Little Bel’s face flushed, and with compressed lips she turned silently to the little oaken-framed looking-glass that hung so high on the wall she could but just see her chin in it. As she slowly tied her pink bonnet strings she grew happier. In truth, she would have been a maiden hard to console if the face that looked back at her from the quaint oak leaf and acorn wreath had not comforted her inmost soul, and made her again at peace with herself. And as the mother looked on she too was comforted; and in five minutes more, when Little Bel was ready to say good-by, they flung their arms around each other, and embraced and kissed, and the daughter said, “Good-by t’ ye now, mother. Wish me well, an’ ye’ll see that I get it,—supplement an’ all,” she added slyly. And the mother said, “Good luck t’ ye, child; an’ it’s luck to them that gets ye.” That was the way quarrels always ended between Isabella McDonald and her oldest daughter.
The oldest daughter, and yet only just turned of twenty; and there were eight children younger than she, and one older. This is the way among the Scotch farming-folk in Prince Edward Island. Children come tumbling into the world like rabbits in a pen, and have to scramble for a living almost as soon and as hard as the rabbits. It is a narrow life they lead, and full of hardships and deprivations, but it has its compensations. Sturdy virtues in sturdy bodies come of it,—the sort of virtue made by the straitest Calvinism, and the sort of body made out of oatmeal and milk. One might do much worse than inherit both.
It seemed but a few years ago that John McDonald had wooed and won Isabella McIntosh,—wooed her with difficulty in the bosom of her family of six brothers and five sisters, and won her triumphantly in spite of the open and contemptuous opposition of one of the five sisters. For John himself was one of seven in his father’s home, and whoever married John must go there to live, to be only a daughter in a mother-in-law’s house, and take a daughter’s share of the brunt of everything. “And nothing to be got except a living, and it was a poor living the McDonald farm gave beside the McIntosh,” the McIntosh sisters said. And, moreover: “The saint did not live that could get on with John McDonald’s mother. That was what had made him the silent fellow he was, always being told by his mother to hold his tongue and have done speaking; and a fine pepper-pot there’d be when Isabella’s hasty tongue and temper were flung into that batch!”

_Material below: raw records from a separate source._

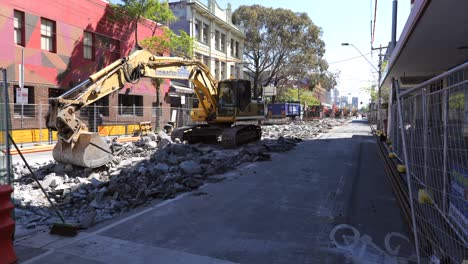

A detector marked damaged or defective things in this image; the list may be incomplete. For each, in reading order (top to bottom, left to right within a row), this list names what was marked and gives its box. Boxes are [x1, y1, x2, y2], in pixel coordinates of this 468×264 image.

pile of broken concrete [11, 118, 348, 231]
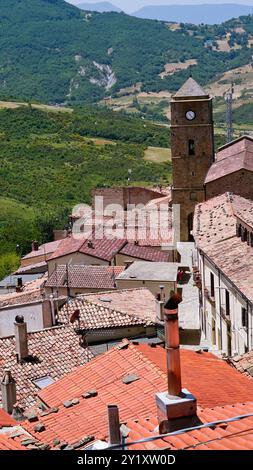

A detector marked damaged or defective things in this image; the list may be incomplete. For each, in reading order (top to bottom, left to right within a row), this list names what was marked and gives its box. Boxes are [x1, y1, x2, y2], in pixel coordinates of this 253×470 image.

rusty metal chimney [0, 370, 16, 414]
rusty metal chimney [155, 308, 199, 434]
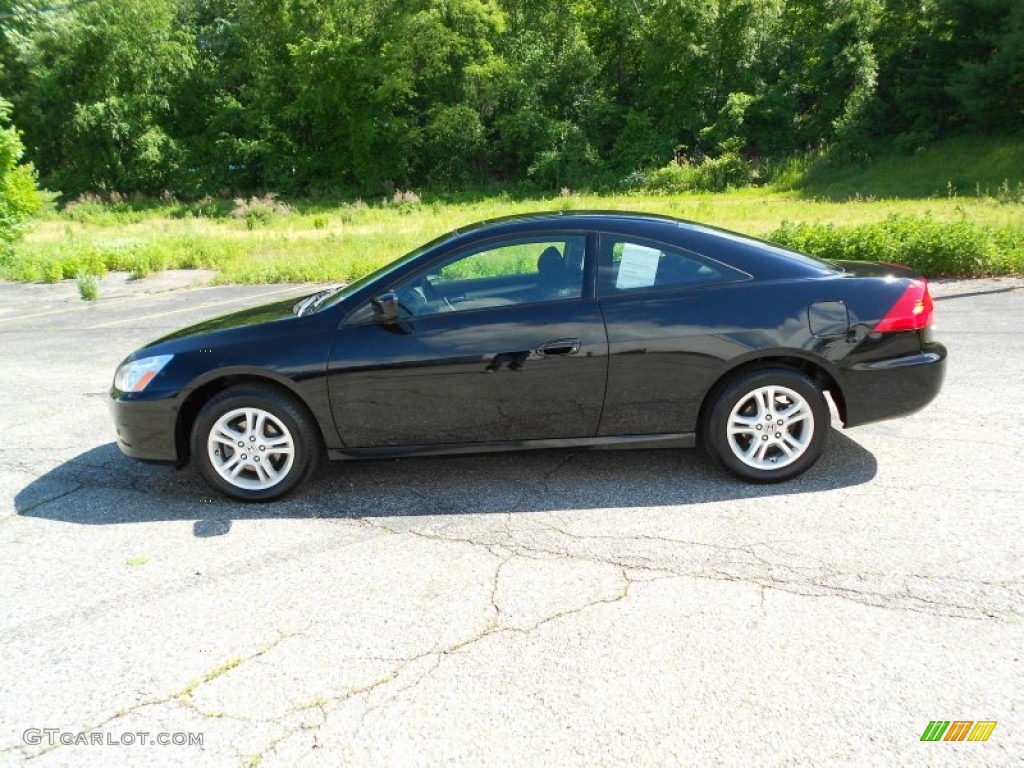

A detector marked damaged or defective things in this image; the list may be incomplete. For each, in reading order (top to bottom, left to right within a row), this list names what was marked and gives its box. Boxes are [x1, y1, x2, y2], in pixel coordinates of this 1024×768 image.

cracked asphalt pavement [0, 274, 1019, 765]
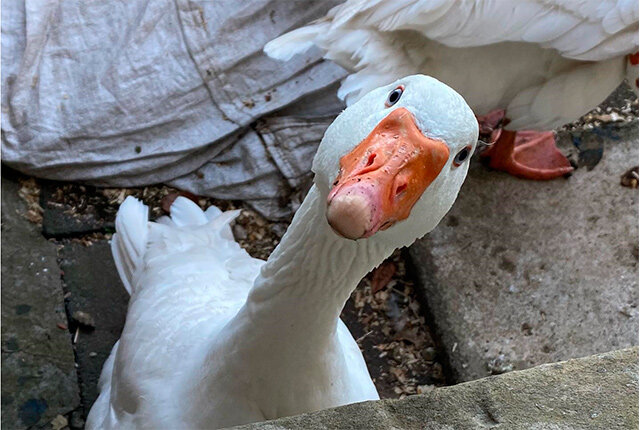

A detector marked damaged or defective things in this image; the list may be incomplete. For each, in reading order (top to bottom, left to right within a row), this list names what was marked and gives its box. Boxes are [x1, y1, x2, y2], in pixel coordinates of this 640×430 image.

cracked concrete edge [232, 348, 636, 428]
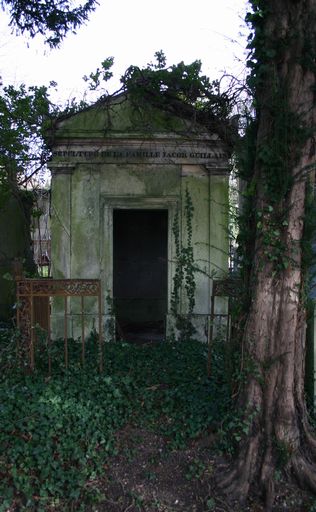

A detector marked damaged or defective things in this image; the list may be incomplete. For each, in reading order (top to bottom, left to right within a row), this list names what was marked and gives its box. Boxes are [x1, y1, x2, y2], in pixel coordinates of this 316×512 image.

rusty iron gate [16, 280, 103, 372]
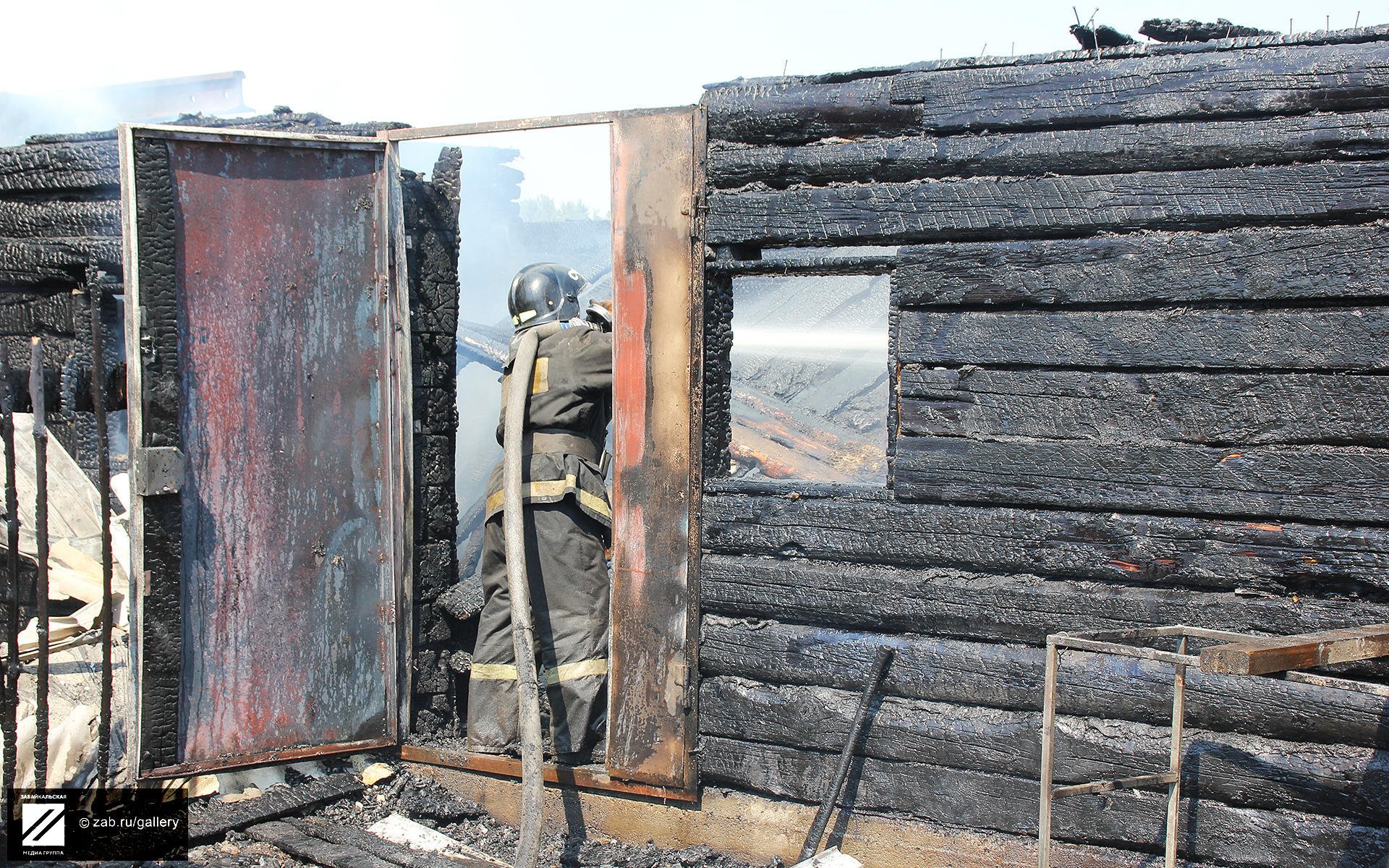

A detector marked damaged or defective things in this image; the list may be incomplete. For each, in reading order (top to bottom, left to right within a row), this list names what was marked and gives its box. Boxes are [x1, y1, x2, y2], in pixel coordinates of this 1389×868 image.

charred wooden plank [0, 140, 119, 192]
charred wooden plank [0, 195, 121, 237]
charred wooden plank [705, 77, 922, 145]
charred wooden plank [705, 159, 1389, 245]
charred wooden plank [711, 109, 1389, 189]
charred wooden plank [888, 41, 1389, 130]
charred wooden plank [0, 237, 123, 287]
charred wooden plank [888, 224, 1389, 308]
charred wooden plank [894, 307, 1389, 369]
charred door frame [117, 127, 411, 778]
rusty red paint on door [167, 140, 399, 755]
charred door frame [388, 106, 705, 799]
scorched wall interior [700, 25, 1389, 867]
charred wooden plank [894, 366, 1389, 447]
charred wooden plank [894, 435, 1389, 524]
charred wooden plank [705, 494, 1389, 594]
charred wooden plank [705, 556, 1389, 650]
charred wooden plank [700, 616, 1389, 744]
charred wooden plank [1199, 622, 1389, 677]
charred wooden plank [705, 677, 1389, 816]
charred wooden plank [187, 772, 366, 838]
charred wooden plank [700, 733, 1389, 867]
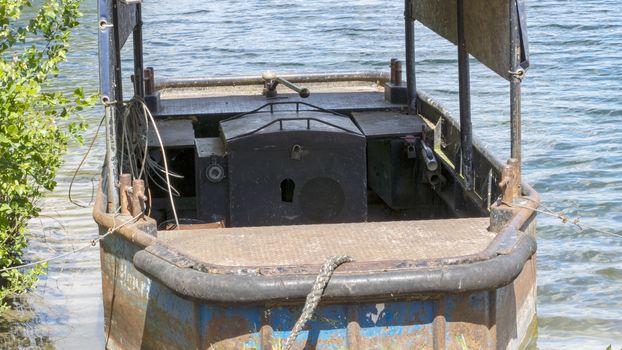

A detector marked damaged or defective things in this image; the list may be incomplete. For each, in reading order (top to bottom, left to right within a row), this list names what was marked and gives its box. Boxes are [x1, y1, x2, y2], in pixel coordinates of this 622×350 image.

old rusty boat [94, 0, 540, 348]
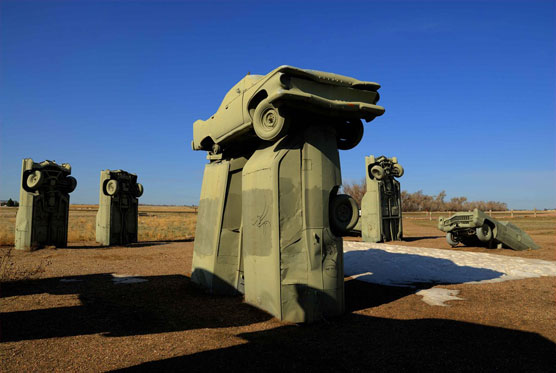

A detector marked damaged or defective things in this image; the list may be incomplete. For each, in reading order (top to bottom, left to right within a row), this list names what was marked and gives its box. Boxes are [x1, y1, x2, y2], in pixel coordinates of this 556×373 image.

overturned car [438, 208, 540, 251]
rusted vehicle [438, 209, 540, 250]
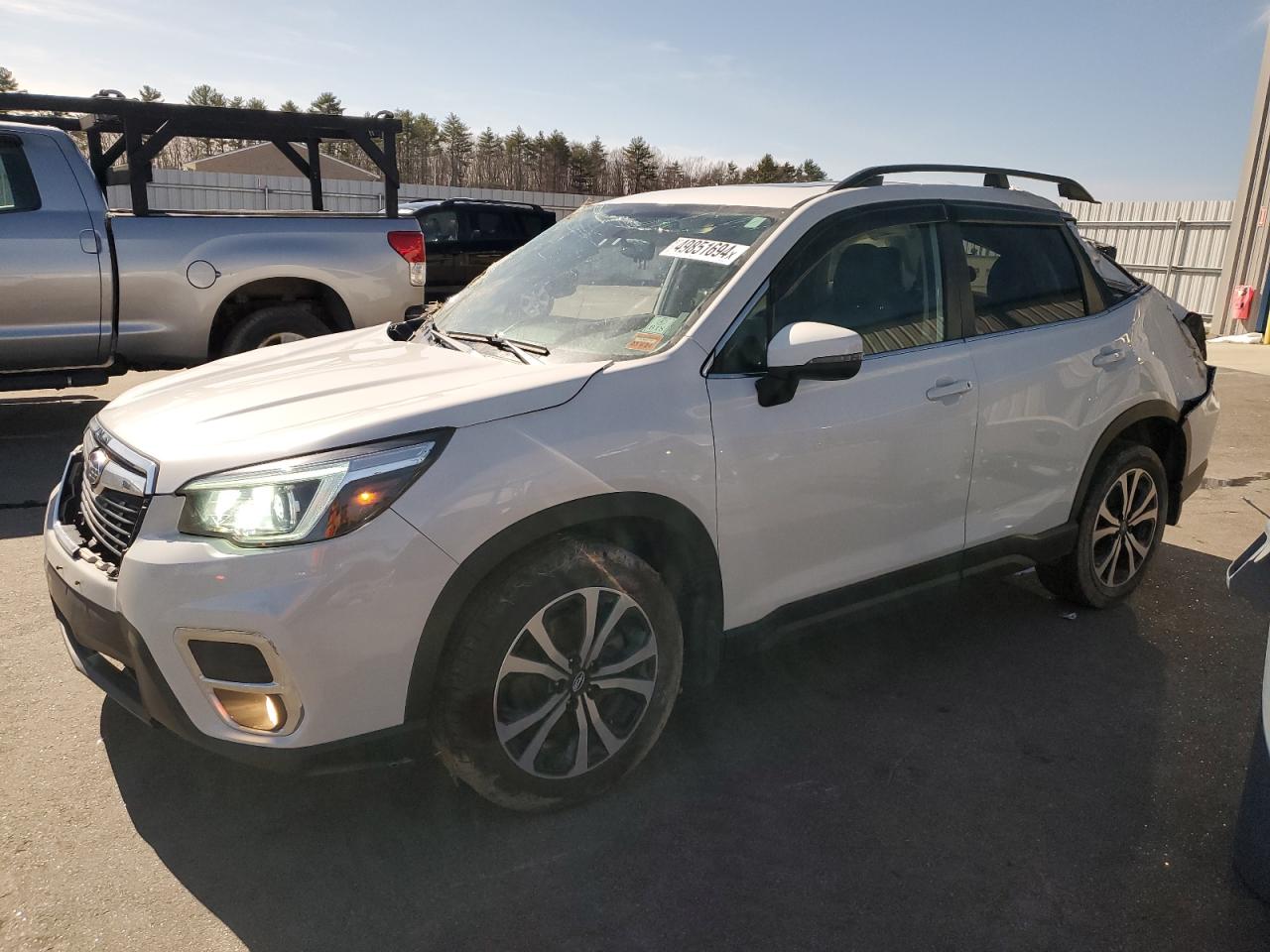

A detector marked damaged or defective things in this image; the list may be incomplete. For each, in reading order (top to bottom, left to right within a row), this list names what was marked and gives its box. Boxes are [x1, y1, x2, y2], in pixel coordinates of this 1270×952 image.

cracked windshield [435, 200, 786, 361]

There was no gainsaying all this. Nevertheless, Isabella married John, went home with him into his father’s house, put her shoulder against her spoke in the family wheel, and did her best. And when, ten years later, as reward of her affectionate trust and patience, she found herself sole mistress of the McDonald farm, she did not feel herself ill paid. The old father and mother were dead, two sisters had died and two had married, and the two sons had gone to the States to seek better fortunes than were to be made on Prince Edward Island. John, as eldest son, had, according to the custom of the island, inherited the farm; and Mrs. Isabella, confronting her three still unmarried sisters, was able at last triumphantly to refute their still resentfully remembered objections to her choice of a husband.